Promising Outcomes of Original Grant:
Future treatment of Parkinson’s disease aim at therapies which would stop the progress of the disease and restore the function of injured dopamine nerves in the brain. We have recently discovered a novel neurotrophic factor, called Conserved Dopamine Neurotrophic Factor (CDNF). CDNF protects and repairs dopamine neurons in a neurotoxin-induced experimental PD model in rats. In this proposal we will study further the effects of CDNF in several models of experimental PD in order to obtain more evidence for its anti Parkinsonian activity.

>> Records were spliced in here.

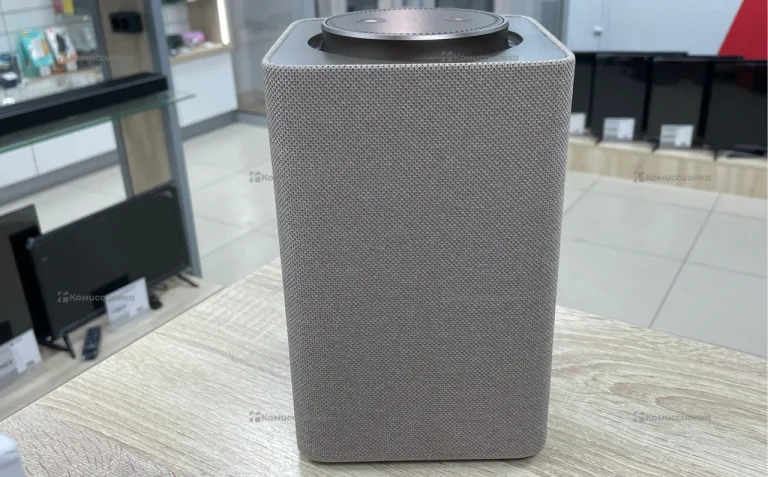 Колонка  Яндекс Станция Макс с zigbee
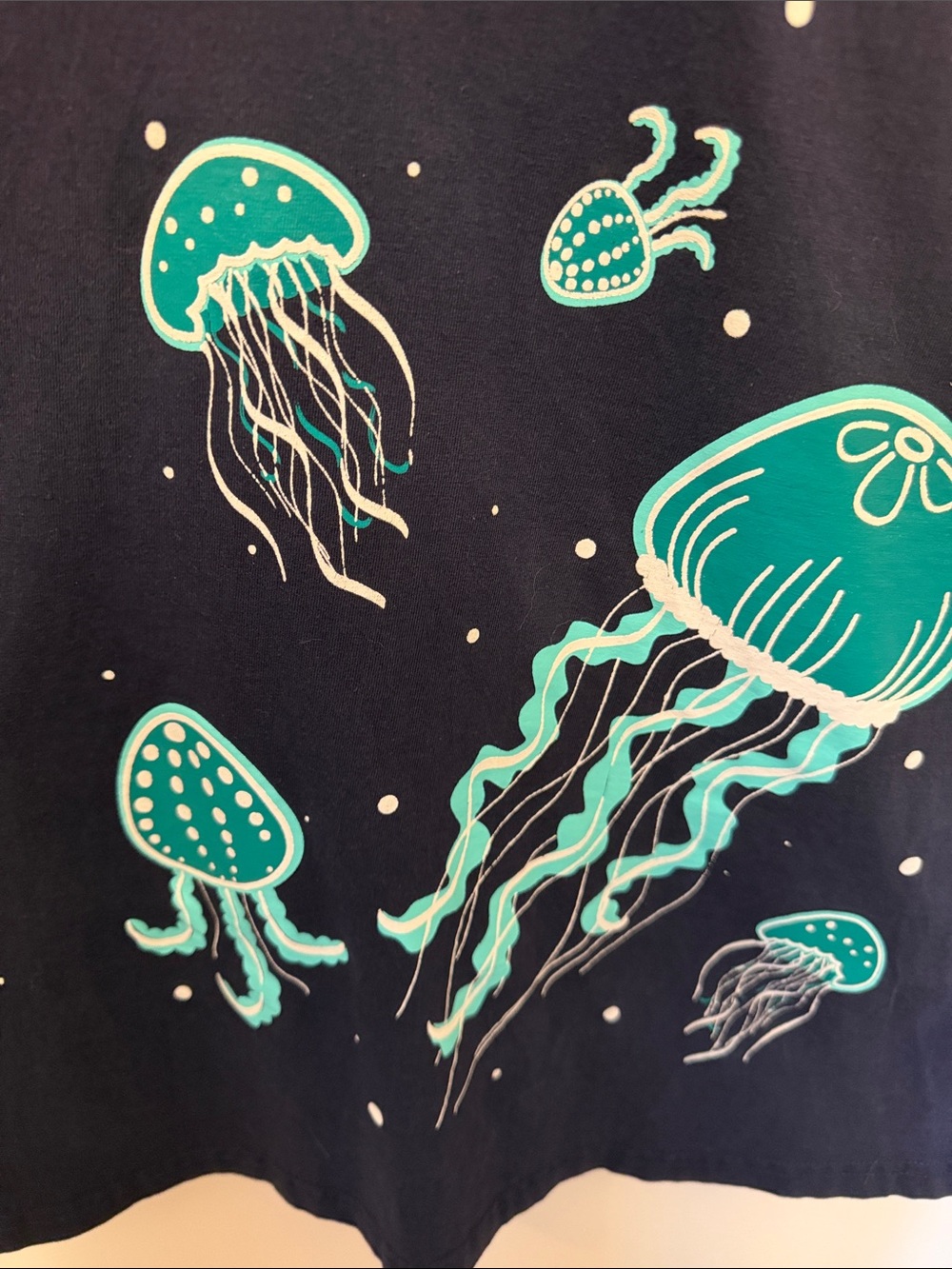 Svaha glow-in-the-dark jellyfish pocket dress - size 8 - Picture 3 of 3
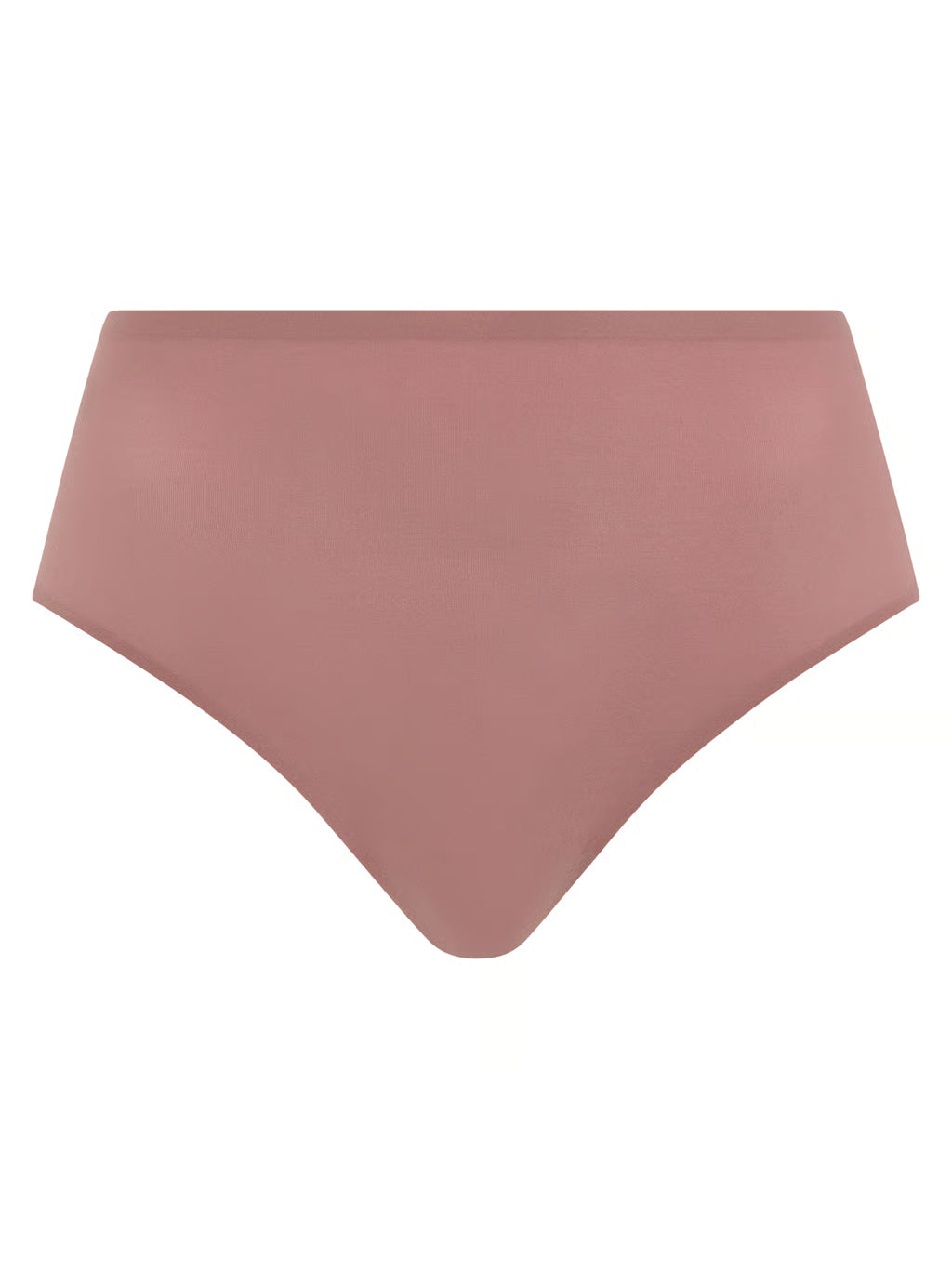 Chantelle Soft Stretch Hi Cut - Rose de Bois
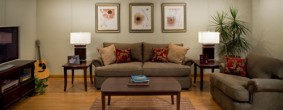 Explore different uses when finishing your basement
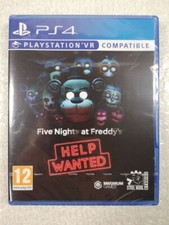 FIVE NIGHTS AT FREDDY S HELP WANTED PS4 EURO NEW (GAME IN ENGLISH)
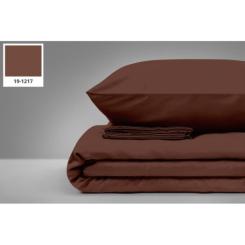 Постельное белье MirSon Бязь Premium Chocolate Perla 175х210 двуспальный Фото 2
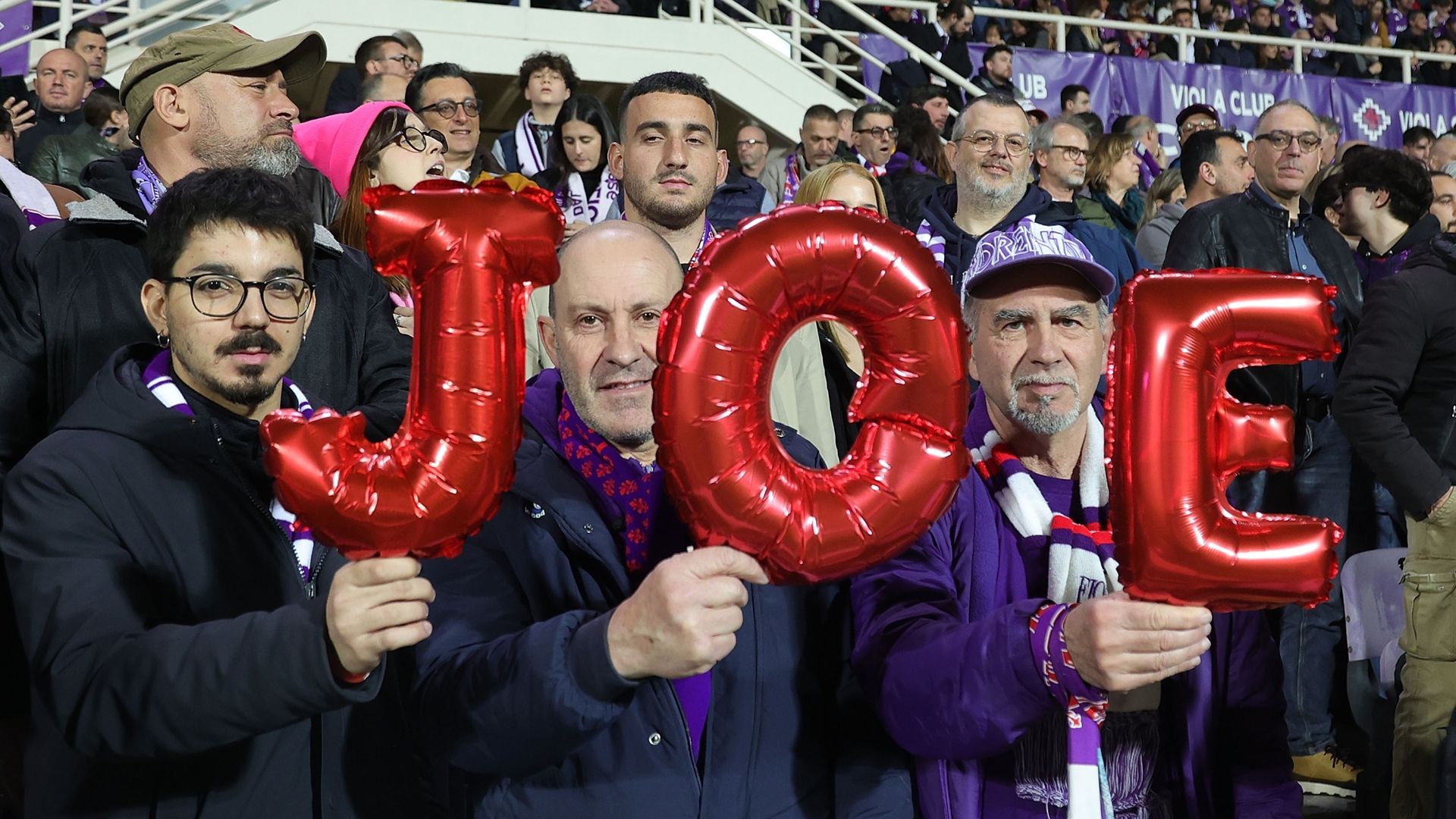 Tifosi Fiorentina Joe Barone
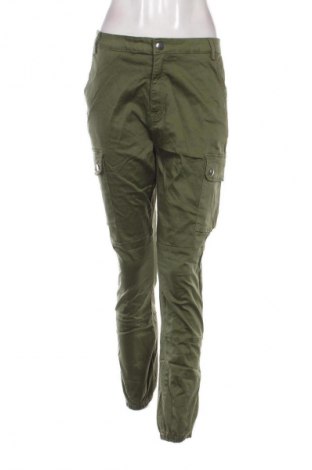 Pantaloni de femei Tally Weijl, Mărime M, Culoare Verde, Preț 94,99 Lei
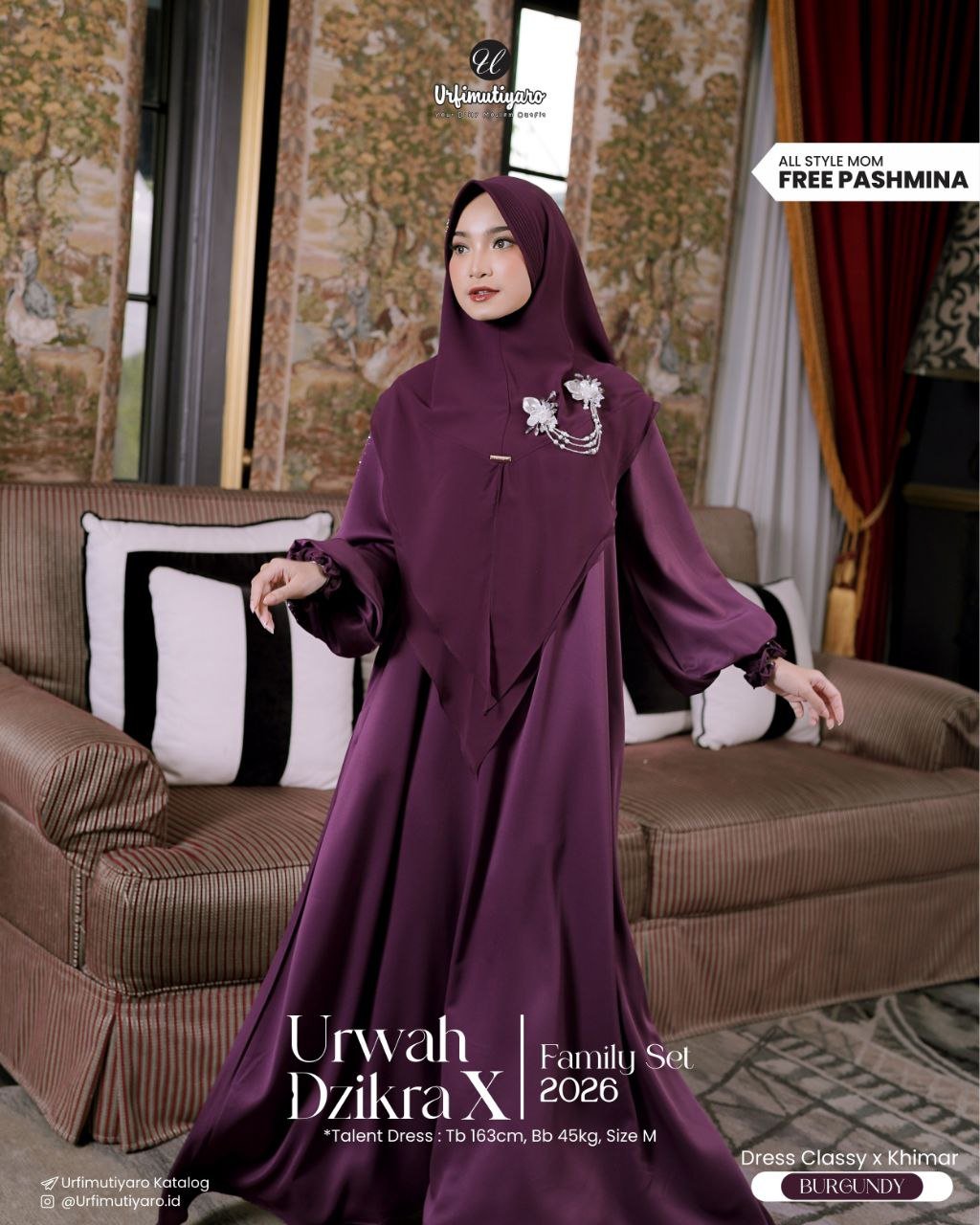 DZIKRA DRESS CLASSY - Gambar 5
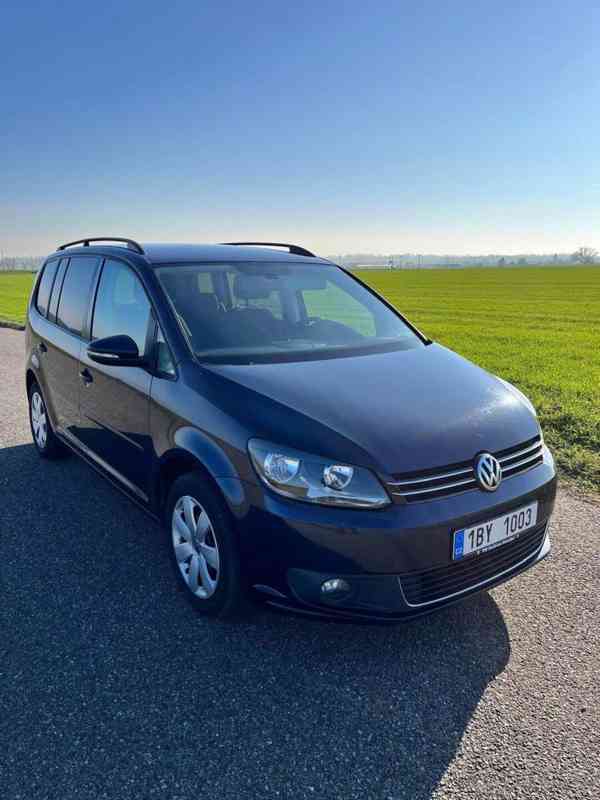 Volkswagen Touran 2,0   VW Touran - foto 7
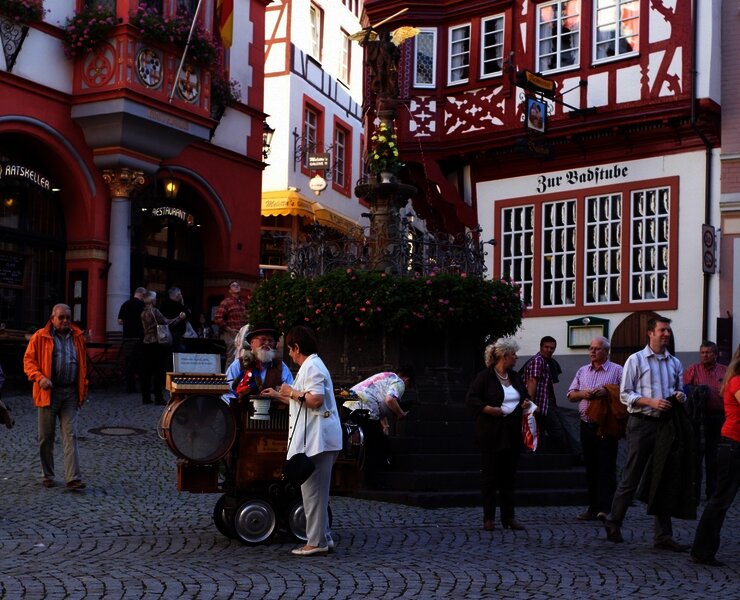 Marktplatz von Bernkastel-Kues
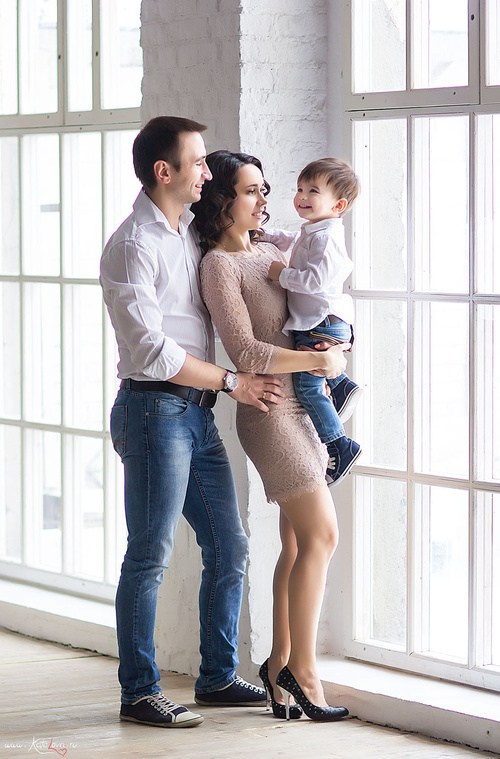 Семейная фотосессия для коллеги. Детский и семейный фотограф в Москве Катерина Орлова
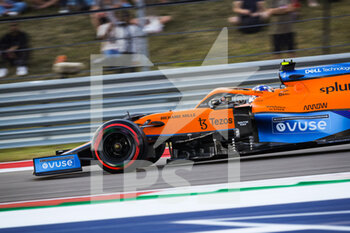 2021-10-22 - RICCIARDO Daniel (aus), McLaren MCL35M, action during the Formula 1 Aramco United States Grand Prix 2021, 17th round of the 2021 FIA Formula One World Championship from October 21 to 24, 2021 on the Circuit of the Americas, in Austin, Texas, United States of American - FORMULA 1 ARAMCO UNITED STATES GRAND PRIX 2021, 17TH ROUND OF THE 2021 FIA FORMULA ONE WORLD CHAMPIONSHIP - FORMULA 1 - MOTORS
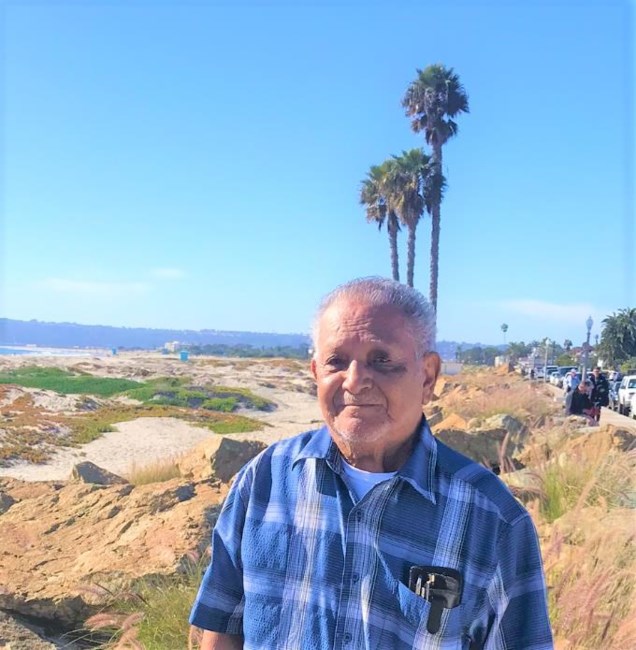 Obituary of Roberto Contreras Soto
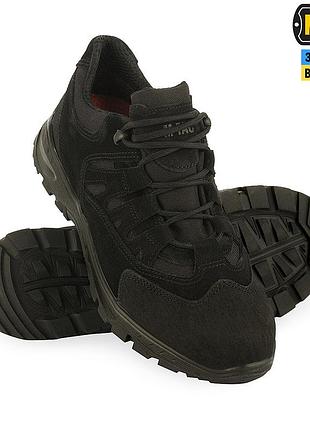 M-tac кроссовки тактические leopard ii r wide black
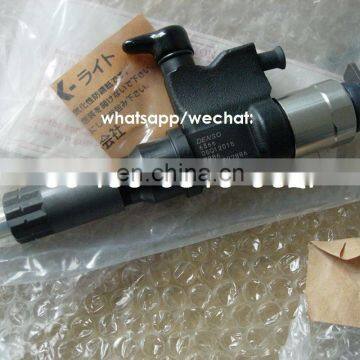 original common rail injector 095000-6366 8-97609788-6 4HK1 6HK1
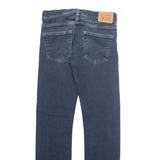 LEVI'S Womens Jeans Blue Regular Tapered W28 L30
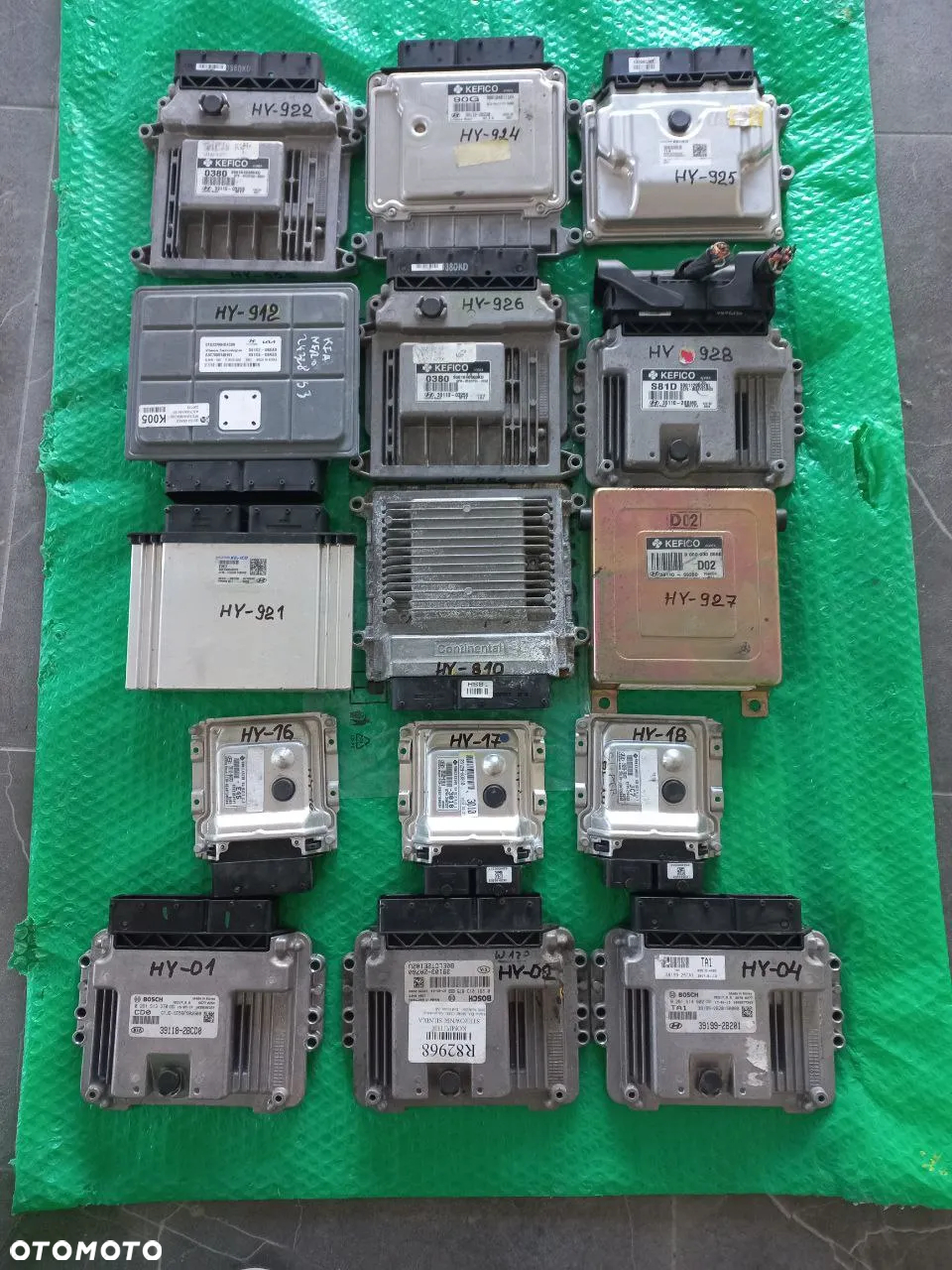 KIA HYUNDAI HONDA MITSUBISHI NISSAN SUZUKI LAND ROVER MAZDA JAGUAR KOMPUTER SILNIKA KOMPUTER SKRZYNI BIEGÓW - 3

Objectives for Supplemental Investigation:
We will study the effects of CDNF in mouse MPTP model of PD, as well as in two mouse genetic models of PD, since pre-clinical models of PD represent different mechanisms of dopamine nerve disruption as compared with the 6-OHDA induced model in rats. We also plan to study the effect of chronic infusion of CDNF in rat PD model, which will give us information about CDNF efficacy and safety. Together with our previous results, these experiments give a better insight to the anti parkinsonian activity of CDNF. With these experiments we will also obtain more information of the therapeutic potential of CDNF as a future treatment of PD. To understand the mechanisms of CDNF signaling we plan to characterize and clone the receptor for CDNF. Knowledge on receptor structure is a prerequisite for future discovery of drug substances with CDNF-like activity.
Importance of This Research for the Development of a New PD Therapy:
Neurotrophic factors such as CDNF, GDNF and neurturin are capable of sustaining neurons in the adult brain. In clinical trials, GDNF treatment of Parkinsonian patients resulted in modest clinical improvement and neutralizing GDNF antibodies were detected in some patients. Thus, there is a therapeutic need for new, more selective, better-tolerated neurotrophic factors that could slow down or reverse the progression of PD. Since CDNF seems to be selective for dopamine neurons in the brain, it is an excellent candidate for therapeutic lead in PD.
MJFF-funded research led to novel findings on the structure and function of new family of neurotrophic factors, the CDNF/MANF – family. We solved the crystal structure of CDNF and MANF and found that these proteins are structurally related, but they may have a different mechanism of action. Both have a saposin-like N-terminal domain that binds lipids, which most likely is responsible for their neuroprotective effect in rodent models of Parkinson’s disease. The C-terminal domains of MANF and CDNF are responsible for their protective effects against cell stress, i.e. endoplasmic reticulum stress, associated with post-ischemic brain damage and neurodegeneration.
We discovered the intracellular receptor of CDNF and MANF, and characterized their mode of action in neurons. CDNF and MANF were neurorestorative in experimental Parkinson’s disease in rats. The mechanism of action of the neurorestorative effect of CDNF is very different from that of GDNF. Another important difference is that the distribution volume of MANF in brain tissue was significantly larger than that of GDNF. The good tissue penetration of MANF is of paramount importance as regards the future use of CDNF and MANF in the therapy of Parkinson’s disease.
This project led to follow-on funding from the Academy of Finland. This funding is for research done in PARKCDNF consortium, part of a European EraNet Neuron consortium to promote research on the role of CDNF as neurorestorative therapy in Parkinson’s disease.
Results of this project were published in the Journal of Comparative Neurology, Current Opinion in Neurobiology, Molecular & Cellular Neurosciences, Proceedings of the National Academy of Sciences, Protein Engineering, Design & Selection and Journal of Neuroscience.